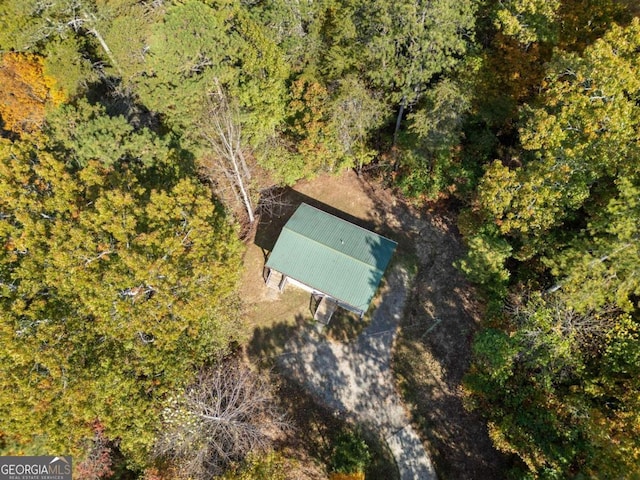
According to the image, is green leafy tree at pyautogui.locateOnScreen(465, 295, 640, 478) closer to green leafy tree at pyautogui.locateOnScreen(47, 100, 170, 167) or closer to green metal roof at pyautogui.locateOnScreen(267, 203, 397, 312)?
green metal roof at pyautogui.locateOnScreen(267, 203, 397, 312)

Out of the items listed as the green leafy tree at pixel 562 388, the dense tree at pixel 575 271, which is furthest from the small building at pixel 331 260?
the green leafy tree at pixel 562 388

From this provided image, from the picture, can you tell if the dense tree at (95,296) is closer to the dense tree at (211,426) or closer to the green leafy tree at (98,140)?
the dense tree at (211,426)

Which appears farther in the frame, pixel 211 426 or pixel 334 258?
pixel 334 258

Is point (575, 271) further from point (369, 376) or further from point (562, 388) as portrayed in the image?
point (369, 376)

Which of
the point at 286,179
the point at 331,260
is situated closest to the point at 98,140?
the point at 286,179

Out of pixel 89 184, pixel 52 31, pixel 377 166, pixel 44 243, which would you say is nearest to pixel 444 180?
pixel 377 166

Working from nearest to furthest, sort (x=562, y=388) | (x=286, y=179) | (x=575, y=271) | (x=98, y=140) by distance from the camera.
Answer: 1. (x=575, y=271)
2. (x=562, y=388)
3. (x=98, y=140)
4. (x=286, y=179)

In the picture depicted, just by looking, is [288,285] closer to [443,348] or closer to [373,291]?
[373,291]
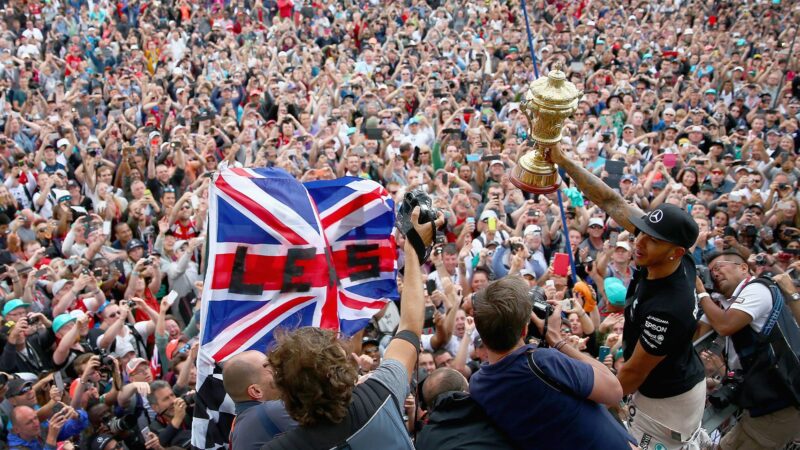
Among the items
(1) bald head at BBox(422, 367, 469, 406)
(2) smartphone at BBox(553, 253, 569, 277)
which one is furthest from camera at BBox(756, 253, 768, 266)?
(1) bald head at BBox(422, 367, 469, 406)

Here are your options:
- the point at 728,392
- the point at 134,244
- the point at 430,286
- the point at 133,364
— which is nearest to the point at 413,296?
the point at 728,392

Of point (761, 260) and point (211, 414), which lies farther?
point (761, 260)

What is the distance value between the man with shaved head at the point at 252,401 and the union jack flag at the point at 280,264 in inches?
49.5

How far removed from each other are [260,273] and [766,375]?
2860mm

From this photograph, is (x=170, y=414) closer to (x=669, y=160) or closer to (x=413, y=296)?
(x=413, y=296)

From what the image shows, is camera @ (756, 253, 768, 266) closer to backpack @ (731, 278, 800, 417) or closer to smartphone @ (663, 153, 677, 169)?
smartphone @ (663, 153, 677, 169)

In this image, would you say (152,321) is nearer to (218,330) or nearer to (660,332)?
(218,330)

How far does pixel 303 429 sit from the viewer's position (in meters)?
2.51

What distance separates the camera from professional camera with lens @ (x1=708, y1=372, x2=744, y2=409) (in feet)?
14.4

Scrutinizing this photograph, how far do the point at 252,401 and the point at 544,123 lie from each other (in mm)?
1802

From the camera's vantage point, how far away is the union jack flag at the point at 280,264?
185 inches

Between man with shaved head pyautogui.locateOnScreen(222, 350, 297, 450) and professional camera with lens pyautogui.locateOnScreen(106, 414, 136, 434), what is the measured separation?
280 cm

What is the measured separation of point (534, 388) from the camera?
2.83 metres

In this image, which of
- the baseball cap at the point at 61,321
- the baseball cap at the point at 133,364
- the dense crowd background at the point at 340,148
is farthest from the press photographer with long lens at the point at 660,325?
the baseball cap at the point at 61,321
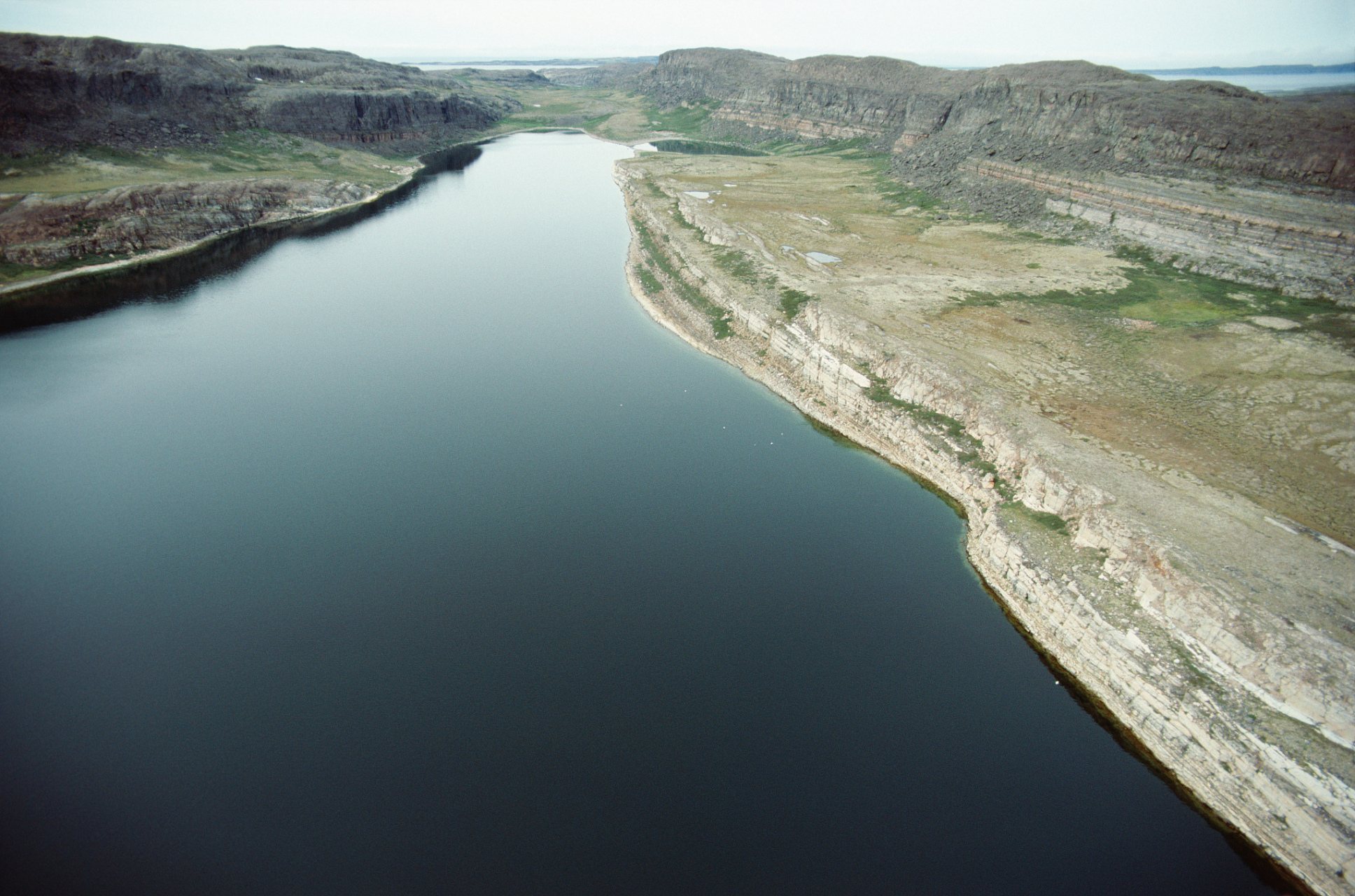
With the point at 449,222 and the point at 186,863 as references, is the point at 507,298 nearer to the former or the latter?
the point at 449,222

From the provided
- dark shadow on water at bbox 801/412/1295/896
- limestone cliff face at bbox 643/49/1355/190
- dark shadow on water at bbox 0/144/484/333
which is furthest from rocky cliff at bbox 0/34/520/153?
dark shadow on water at bbox 801/412/1295/896

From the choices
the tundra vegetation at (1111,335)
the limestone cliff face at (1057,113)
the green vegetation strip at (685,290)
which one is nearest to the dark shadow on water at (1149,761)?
the tundra vegetation at (1111,335)

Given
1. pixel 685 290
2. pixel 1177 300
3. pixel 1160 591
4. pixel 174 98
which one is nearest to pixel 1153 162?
pixel 1177 300

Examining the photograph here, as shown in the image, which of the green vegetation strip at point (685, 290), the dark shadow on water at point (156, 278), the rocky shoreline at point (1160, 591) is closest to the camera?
the rocky shoreline at point (1160, 591)

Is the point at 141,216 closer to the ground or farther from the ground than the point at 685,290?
farther from the ground

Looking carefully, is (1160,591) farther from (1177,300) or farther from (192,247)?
(192,247)

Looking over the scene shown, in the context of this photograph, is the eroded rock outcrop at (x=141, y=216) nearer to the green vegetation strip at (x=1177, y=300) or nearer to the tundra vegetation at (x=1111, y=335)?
the tundra vegetation at (x=1111, y=335)

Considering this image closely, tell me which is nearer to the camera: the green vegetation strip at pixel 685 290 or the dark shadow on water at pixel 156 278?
the green vegetation strip at pixel 685 290
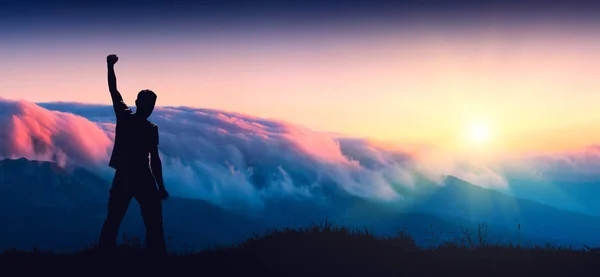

::::::::::

What you need to do — Format the entries as a Markdown table with the columns No. and Text, starting at the line that contains "In this image, which of" and ending at the last line of the entries, with one numbered row per line and no blank lines. Leave the pictures out of the table.

Finished task —
| No. | Text |
|---|---|
| 1 | In this image, which of |
| 2 | - the baseball cap at the point at 61,321 |
| 3 | - the baseball cap at the point at 133,364 |
| 4 | - the dense crowd background at the point at 340,148 |
| 5 | is farthest from the press photographer with long lens at the point at 660,325? |
| 6 | the baseball cap at the point at 61,321 |
| 7 | With the point at 449,222 and the point at 186,863 as references, is the point at 507,298 nearer to the former or the latter? |
| 8 | the point at 449,222 |
| 9 | From the provided |
| 10 | - dark shadow on water at bbox 801/412/1295/896 |
| 11 | - limestone cliff face at bbox 643/49/1355/190 |
| 12 | - dark shadow on water at bbox 0/144/484/333 |
| 13 | which is furthest from rocky cliff at bbox 0/34/520/153? |
| 14 | dark shadow on water at bbox 801/412/1295/896 |
| 15 | From the choices |
| 16 | the tundra vegetation at (1111,335) |
| 17 | the limestone cliff face at (1057,113) |
| 18 | the green vegetation strip at (685,290) |
| 19 | which one is nearest to the dark shadow on water at (1149,761)? |
| 20 | the tundra vegetation at (1111,335) |
| 21 | Given |
| 22 | 1. pixel 685 290 |
| 23 | 2. pixel 1177 300 |
| 24 | 3. pixel 1160 591 |
| 25 | 4. pixel 174 98 |
| 26 | which one is nearest to pixel 1153 162? |
| 27 | pixel 1177 300 |
| 28 | Examining the photograph here, as shown in the image, which of the green vegetation strip at point (685, 290), the dark shadow on water at point (156, 278), the rocky shoreline at point (1160, 591) is closest to the camera? |
| 29 | the rocky shoreline at point (1160, 591) |
| 30 | Is the point at 141,216 closer to the ground or farther from the ground than the point at 685,290? |
| 31 | farther from the ground |
| 32 | Looking carefully, is (1160,591) farther from (1177,300) or farther from (192,247)? |
| 33 | (192,247) |
| 34 | Looking over the scene shown, in the context of this photograph, is the eroded rock outcrop at (x=141, y=216) nearer to the green vegetation strip at (x=1177, y=300) or nearer to the tundra vegetation at (x=1111, y=335)? |
| 35 | the tundra vegetation at (x=1111, y=335) |
| 36 | Considering this image closely, tell me which is nearer to the camera: the green vegetation strip at pixel 685 290 or the dark shadow on water at pixel 156 278? |
| 37 | the green vegetation strip at pixel 685 290 |